Self-immolation as a form of protest or suicide that has taken the form of severe political protest in the modern times on behalf of a collective cause. Self-immolation began as a form of protest among Tibetans in China in February 2009, when a young monk set himself on fire in Aba. It reached the 100th mark with Lobsang Namgyal, a serious and exceptional scholar in his late thirties setting himself on fire inside the PRC.

This act of self-immolation has become the signature tactic for the oppressed Tibetans to show their resistance and frustration against the autocratic Chinese rule. While the Tibetans blame massive failure of Chinese policies in Tibet, the world is bound to witness a country driven by economic marginalisation, political oppression, cultural assimilation, social discrimination and environment degradation, making it very clear that China wants Tibet and not the Tibetan people.

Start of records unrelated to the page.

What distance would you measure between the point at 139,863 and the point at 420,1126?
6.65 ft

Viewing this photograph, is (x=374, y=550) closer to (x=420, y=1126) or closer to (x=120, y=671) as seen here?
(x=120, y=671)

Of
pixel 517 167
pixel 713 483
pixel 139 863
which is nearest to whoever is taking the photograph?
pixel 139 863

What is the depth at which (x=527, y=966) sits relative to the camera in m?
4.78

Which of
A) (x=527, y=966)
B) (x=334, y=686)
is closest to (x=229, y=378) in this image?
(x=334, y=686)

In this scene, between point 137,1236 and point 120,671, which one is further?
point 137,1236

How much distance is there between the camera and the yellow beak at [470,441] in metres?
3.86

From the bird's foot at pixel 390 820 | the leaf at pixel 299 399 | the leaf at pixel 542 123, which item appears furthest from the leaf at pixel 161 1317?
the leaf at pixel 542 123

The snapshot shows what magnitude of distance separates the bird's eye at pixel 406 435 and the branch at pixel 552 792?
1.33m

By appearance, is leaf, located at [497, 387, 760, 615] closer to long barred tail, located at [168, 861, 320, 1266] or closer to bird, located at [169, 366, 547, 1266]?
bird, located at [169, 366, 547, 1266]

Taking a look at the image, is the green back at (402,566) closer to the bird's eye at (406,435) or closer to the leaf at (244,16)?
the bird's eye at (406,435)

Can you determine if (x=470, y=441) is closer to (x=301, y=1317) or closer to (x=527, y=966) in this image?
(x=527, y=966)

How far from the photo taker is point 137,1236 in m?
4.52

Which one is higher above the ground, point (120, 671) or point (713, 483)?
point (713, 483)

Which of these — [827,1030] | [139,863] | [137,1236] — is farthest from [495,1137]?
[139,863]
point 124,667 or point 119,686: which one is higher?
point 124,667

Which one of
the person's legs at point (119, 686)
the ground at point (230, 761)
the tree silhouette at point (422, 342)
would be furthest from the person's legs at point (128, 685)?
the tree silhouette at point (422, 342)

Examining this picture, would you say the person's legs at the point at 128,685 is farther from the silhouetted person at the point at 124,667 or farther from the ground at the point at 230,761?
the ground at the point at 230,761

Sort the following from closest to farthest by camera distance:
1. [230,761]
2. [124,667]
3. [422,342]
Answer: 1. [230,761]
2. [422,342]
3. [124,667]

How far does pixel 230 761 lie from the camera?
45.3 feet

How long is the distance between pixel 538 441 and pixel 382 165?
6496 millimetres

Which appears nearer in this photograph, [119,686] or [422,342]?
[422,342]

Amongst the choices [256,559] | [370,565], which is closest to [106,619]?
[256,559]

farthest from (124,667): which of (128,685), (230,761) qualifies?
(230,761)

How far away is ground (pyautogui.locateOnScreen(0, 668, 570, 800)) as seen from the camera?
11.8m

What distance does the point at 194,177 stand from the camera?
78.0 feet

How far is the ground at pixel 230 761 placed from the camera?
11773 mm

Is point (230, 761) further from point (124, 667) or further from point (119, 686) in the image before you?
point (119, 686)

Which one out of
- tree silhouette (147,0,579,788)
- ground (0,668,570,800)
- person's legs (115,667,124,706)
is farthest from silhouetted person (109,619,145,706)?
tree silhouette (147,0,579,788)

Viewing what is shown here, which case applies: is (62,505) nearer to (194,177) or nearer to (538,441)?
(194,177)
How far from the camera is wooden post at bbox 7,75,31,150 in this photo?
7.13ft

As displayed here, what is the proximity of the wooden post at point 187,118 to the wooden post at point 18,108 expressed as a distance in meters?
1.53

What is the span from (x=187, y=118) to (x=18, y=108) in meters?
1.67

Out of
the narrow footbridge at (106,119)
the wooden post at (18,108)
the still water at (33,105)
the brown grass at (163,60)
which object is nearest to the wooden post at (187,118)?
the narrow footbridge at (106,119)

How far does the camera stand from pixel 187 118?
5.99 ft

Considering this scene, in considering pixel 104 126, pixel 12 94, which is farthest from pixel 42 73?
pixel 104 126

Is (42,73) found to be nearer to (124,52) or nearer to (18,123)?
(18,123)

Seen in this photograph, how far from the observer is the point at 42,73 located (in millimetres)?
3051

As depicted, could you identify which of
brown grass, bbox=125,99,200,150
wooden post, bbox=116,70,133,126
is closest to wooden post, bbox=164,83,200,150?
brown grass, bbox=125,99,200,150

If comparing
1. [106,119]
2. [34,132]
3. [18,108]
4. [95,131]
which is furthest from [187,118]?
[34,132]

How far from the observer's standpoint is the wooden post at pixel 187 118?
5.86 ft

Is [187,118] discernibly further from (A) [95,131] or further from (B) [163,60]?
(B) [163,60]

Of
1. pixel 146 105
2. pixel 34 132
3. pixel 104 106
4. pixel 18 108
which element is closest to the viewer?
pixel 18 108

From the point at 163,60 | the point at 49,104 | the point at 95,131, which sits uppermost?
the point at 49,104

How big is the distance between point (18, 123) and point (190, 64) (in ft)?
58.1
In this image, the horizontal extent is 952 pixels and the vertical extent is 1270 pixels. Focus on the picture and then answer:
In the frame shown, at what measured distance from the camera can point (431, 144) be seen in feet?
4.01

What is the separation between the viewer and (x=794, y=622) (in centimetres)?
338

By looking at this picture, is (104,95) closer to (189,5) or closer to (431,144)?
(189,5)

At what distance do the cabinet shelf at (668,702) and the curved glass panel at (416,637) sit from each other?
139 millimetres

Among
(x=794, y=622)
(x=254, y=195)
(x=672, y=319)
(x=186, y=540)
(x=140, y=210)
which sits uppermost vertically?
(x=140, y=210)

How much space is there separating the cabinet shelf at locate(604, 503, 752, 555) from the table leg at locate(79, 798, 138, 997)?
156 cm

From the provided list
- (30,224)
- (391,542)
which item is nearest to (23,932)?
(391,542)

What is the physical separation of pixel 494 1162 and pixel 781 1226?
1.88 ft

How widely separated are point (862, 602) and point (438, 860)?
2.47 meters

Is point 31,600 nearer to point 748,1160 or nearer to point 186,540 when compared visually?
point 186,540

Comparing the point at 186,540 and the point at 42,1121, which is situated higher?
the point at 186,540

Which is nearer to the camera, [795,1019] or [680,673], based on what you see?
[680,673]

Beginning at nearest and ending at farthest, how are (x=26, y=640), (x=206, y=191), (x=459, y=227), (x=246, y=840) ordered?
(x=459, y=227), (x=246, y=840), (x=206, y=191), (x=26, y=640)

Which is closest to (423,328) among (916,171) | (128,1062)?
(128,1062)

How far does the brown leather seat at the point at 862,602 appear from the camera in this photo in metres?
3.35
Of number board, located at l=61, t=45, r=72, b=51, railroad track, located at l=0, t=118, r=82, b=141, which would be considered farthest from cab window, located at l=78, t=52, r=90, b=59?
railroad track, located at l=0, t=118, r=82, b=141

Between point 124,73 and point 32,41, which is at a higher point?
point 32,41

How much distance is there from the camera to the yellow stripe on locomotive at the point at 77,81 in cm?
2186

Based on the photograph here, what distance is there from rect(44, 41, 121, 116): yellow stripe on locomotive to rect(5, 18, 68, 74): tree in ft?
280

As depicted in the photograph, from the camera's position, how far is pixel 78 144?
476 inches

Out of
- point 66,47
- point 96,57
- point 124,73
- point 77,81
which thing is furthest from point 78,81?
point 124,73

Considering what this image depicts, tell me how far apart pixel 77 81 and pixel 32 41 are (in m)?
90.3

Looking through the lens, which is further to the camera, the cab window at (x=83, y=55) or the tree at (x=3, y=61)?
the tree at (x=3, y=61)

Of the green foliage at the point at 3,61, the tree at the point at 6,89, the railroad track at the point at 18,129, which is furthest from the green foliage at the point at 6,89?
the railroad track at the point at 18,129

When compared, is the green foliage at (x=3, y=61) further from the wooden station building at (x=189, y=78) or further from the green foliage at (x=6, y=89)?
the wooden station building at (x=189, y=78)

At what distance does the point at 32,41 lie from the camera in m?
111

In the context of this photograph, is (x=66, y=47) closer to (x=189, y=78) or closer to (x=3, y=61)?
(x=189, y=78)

Does this indicate that China does not value human life? The reaction of the Chinese authorities towards the immolations has been predictable. China continues to blame the exiled Tibetan leader Dalai Lama for inciting people and instigating them despite the presence of harsh security measures inside the land-locked country as against the famous fact that the Buddhist monk has long opted for a middle path of dialogues, non-violent measures and even urged the Tibetans not to go for such severe steps. Instant and ruthless arrests and media blackouts are results of resistance to Beijing. The international reaction to the saddening events has been muted due to strict restrictions that have barred the foreign journalists from reporting in the area. The governments of Nepal and India playing awkward hosts to generations of Tibetan exiles and dissidents, routinely crack the whip on these activists, breaking up the protests and monitoring exile activity. Geopolitical conflagrations elsewhere – from the Senkaku Islands contested by Tokyo and Beijing to the South China Sea to NATO’s imbroglio in Afghanistan – have cornered the international community’s attention. Zeroing down on the main reason of the disturbance, it is the Chinese principle that there can be no two suns in one land- the Chinese communist party and Tibetan Buddhism. The Chinese rulers continue to be intolerant, arrogant and chauvinistic, tagging the Tibetans as “dangerous people”.

Self- immolation has been particularly vulnerable to the law of diminishing returns in terms of effectiveness. For Stalin, a single death is a tragedy; a million deaths is a statistic. Gradually the protest is becoming a futile waste of human lives. It is time the real awakening takes place and brings an end to the oppression of Tibetan people- for the miracle is eagerly awaited.